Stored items
····················
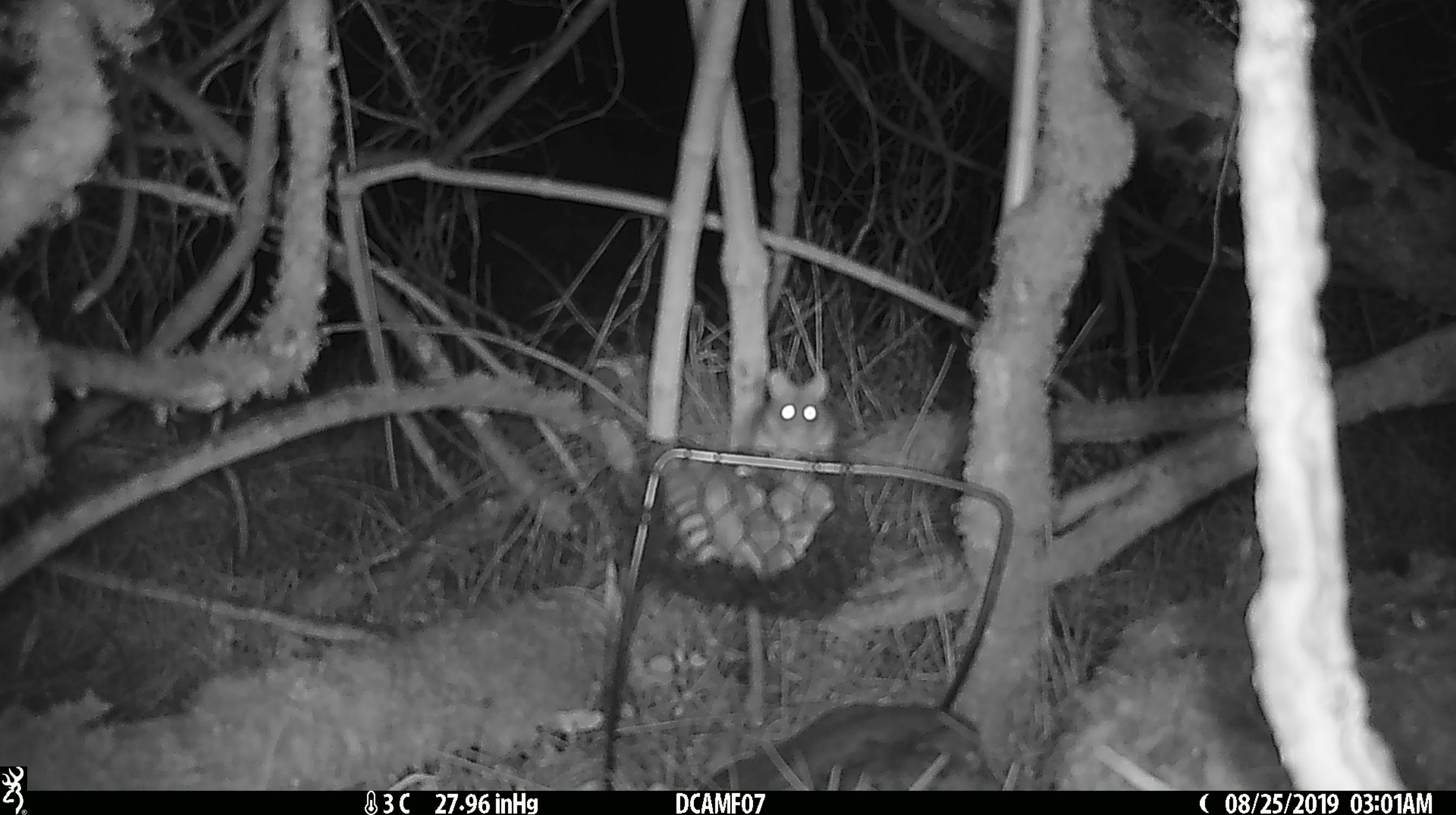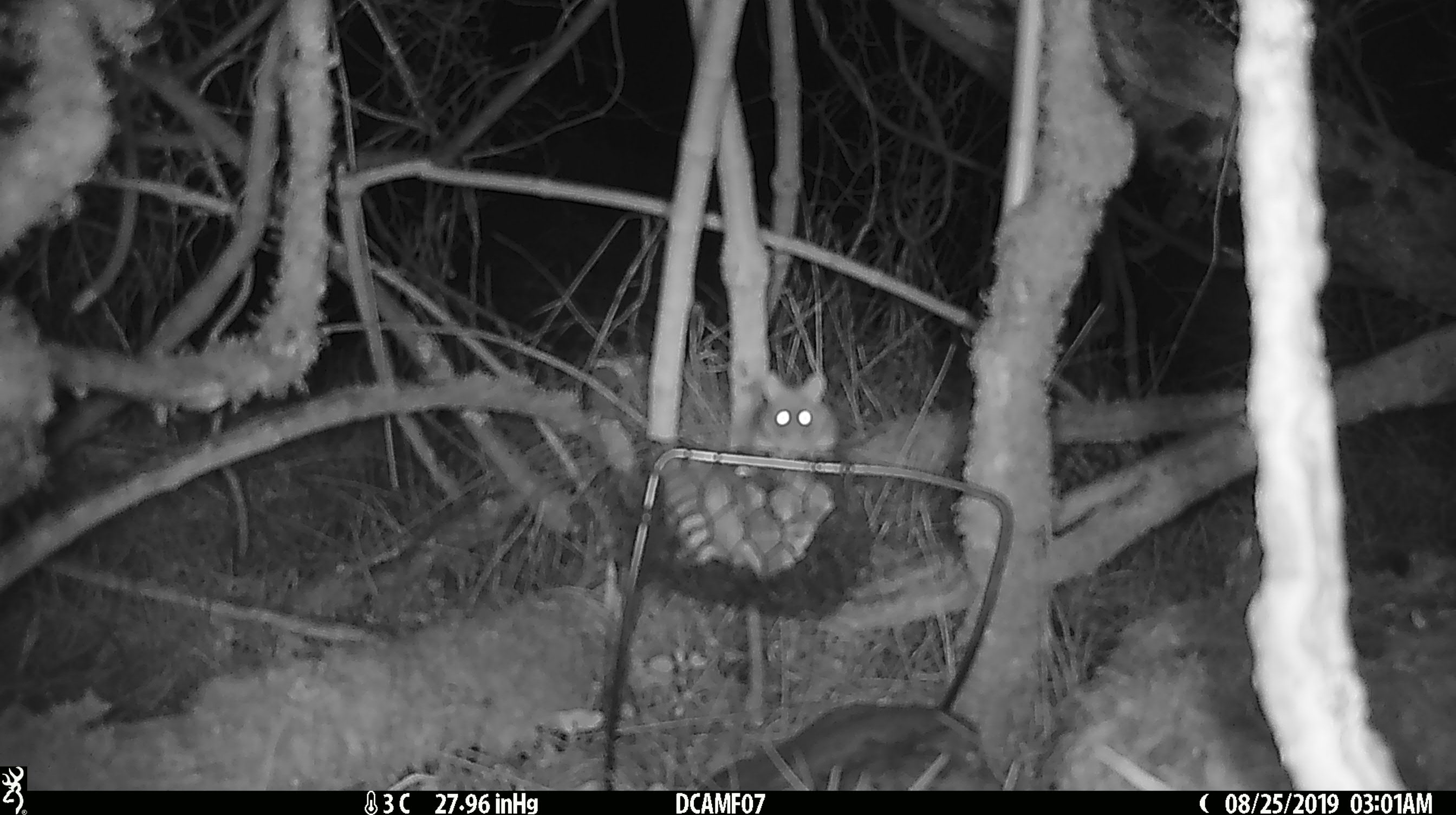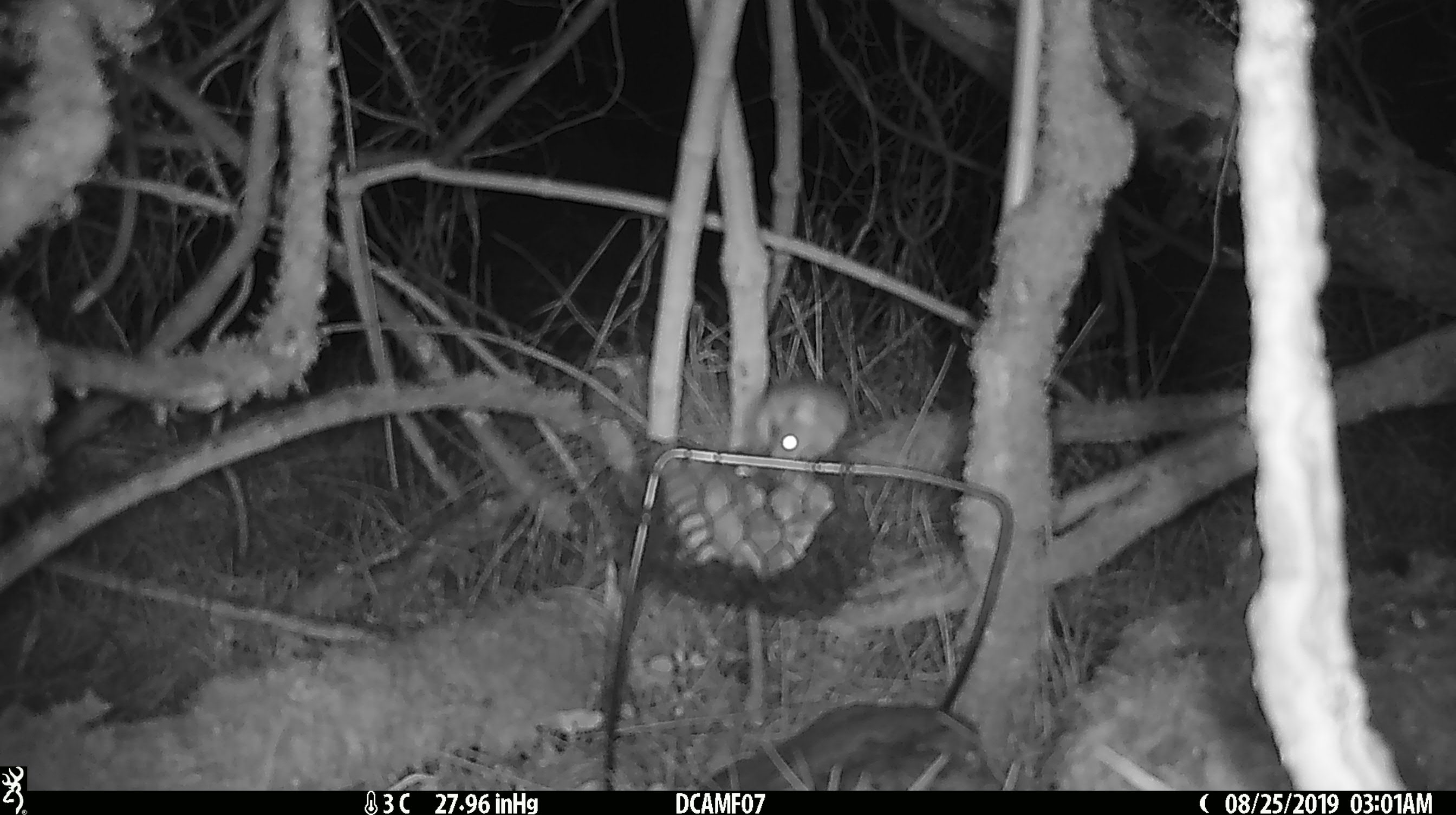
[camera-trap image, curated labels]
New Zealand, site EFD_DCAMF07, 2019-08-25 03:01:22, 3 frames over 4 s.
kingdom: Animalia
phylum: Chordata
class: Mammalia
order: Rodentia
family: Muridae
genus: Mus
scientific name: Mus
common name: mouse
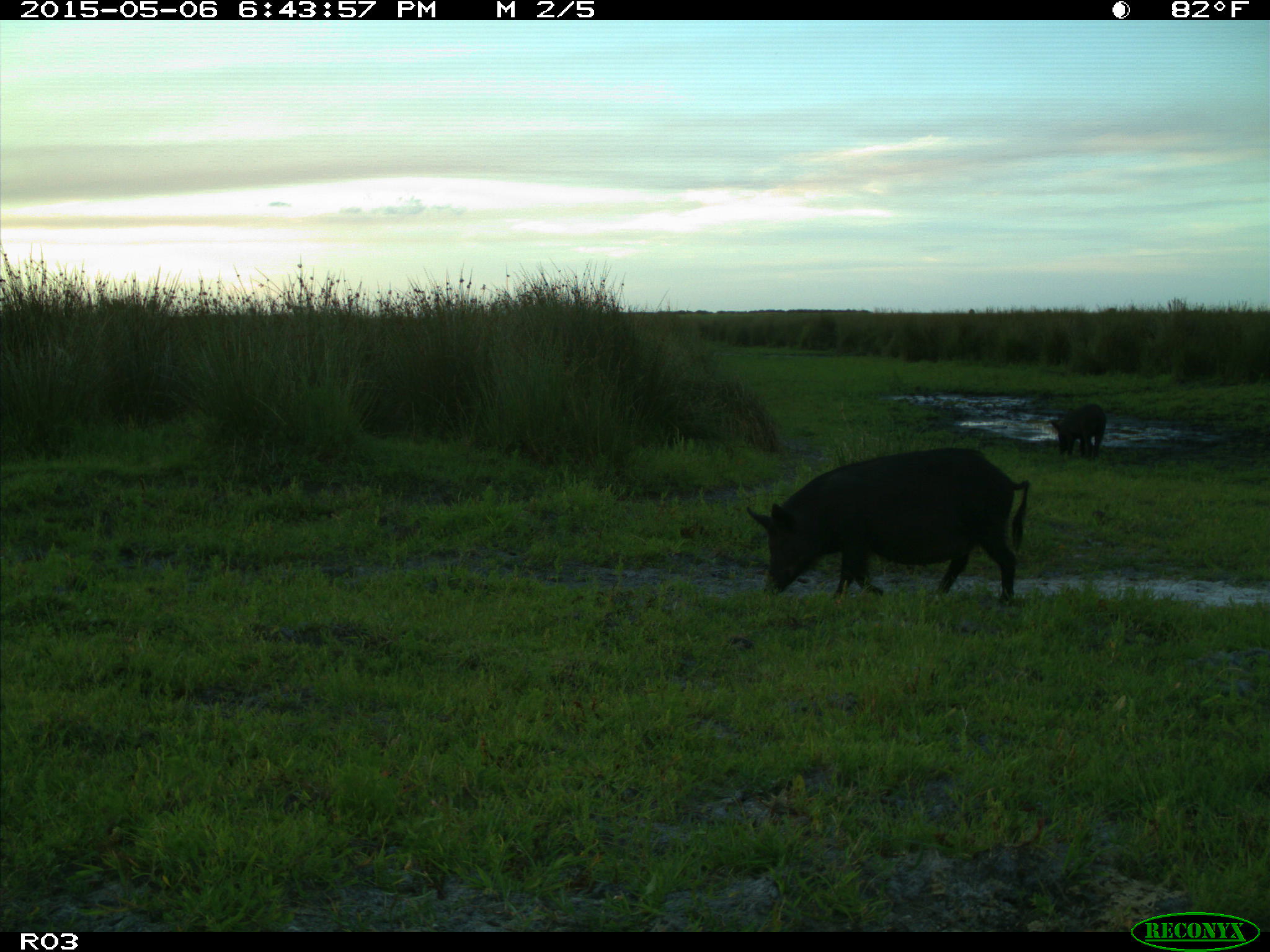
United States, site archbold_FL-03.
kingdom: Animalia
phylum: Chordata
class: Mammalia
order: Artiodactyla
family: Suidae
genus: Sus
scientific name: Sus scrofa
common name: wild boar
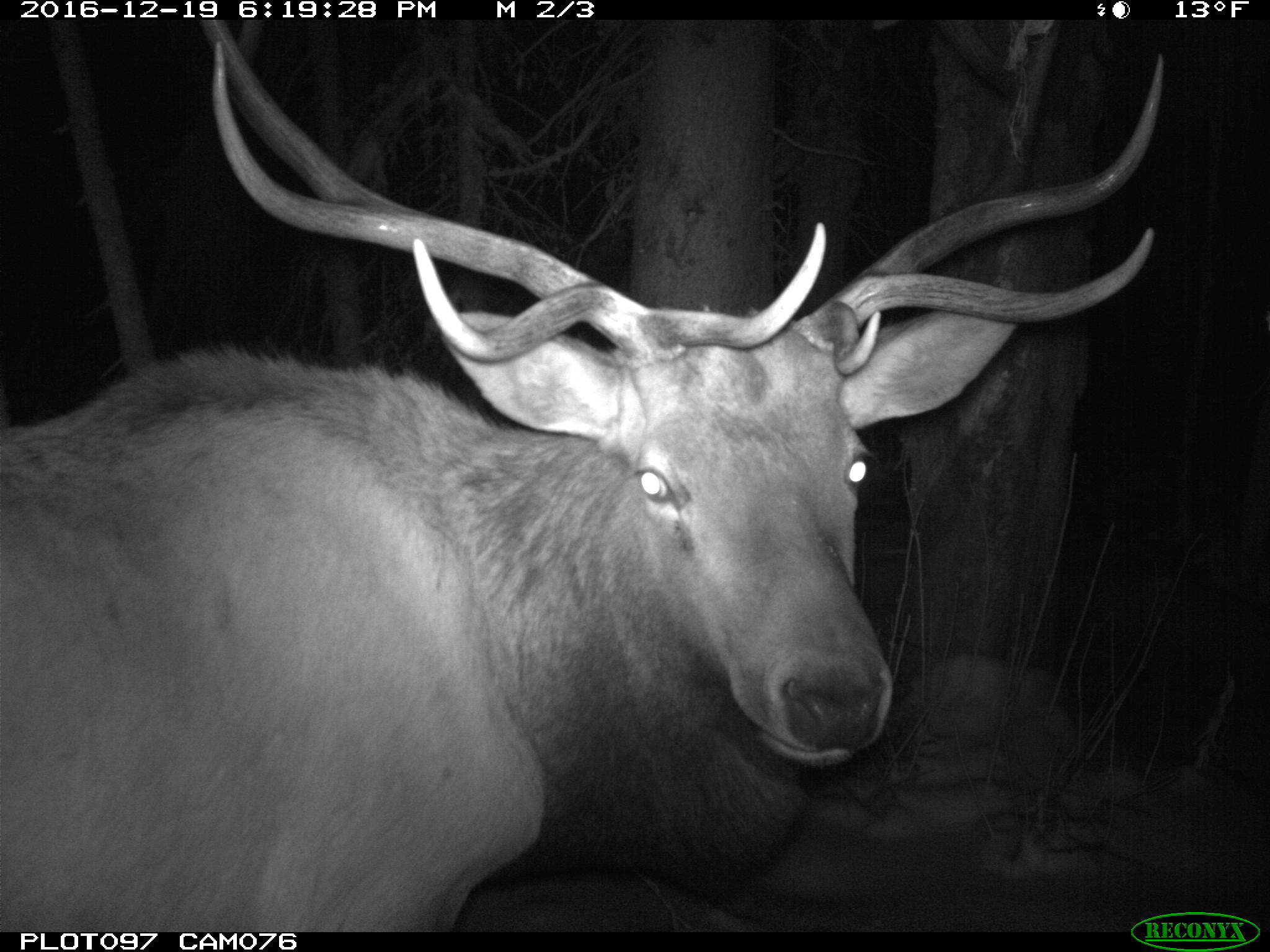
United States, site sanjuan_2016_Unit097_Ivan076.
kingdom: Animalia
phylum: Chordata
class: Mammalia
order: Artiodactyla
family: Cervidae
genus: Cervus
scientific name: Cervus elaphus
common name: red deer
····················
TASK TO CARRY OUT:
Every line from the one containing "scientific name: Sus scrofa" through the end of the records is to be returned exactly, and those lines alone; pictures are dropped.

RESPONSE TO THIS EXERCISE:
scientific name: Sus scrofa
common name: wild boar
United States, site sanjuan_2016_Unit097_Ivan076.
kingdom: Animalia
phylum: Chordata
class: Mammalia
order: Artiodactyla
family: Cervidae
genus: Cervus
scientific name: Cervus elaphus
common name: red deer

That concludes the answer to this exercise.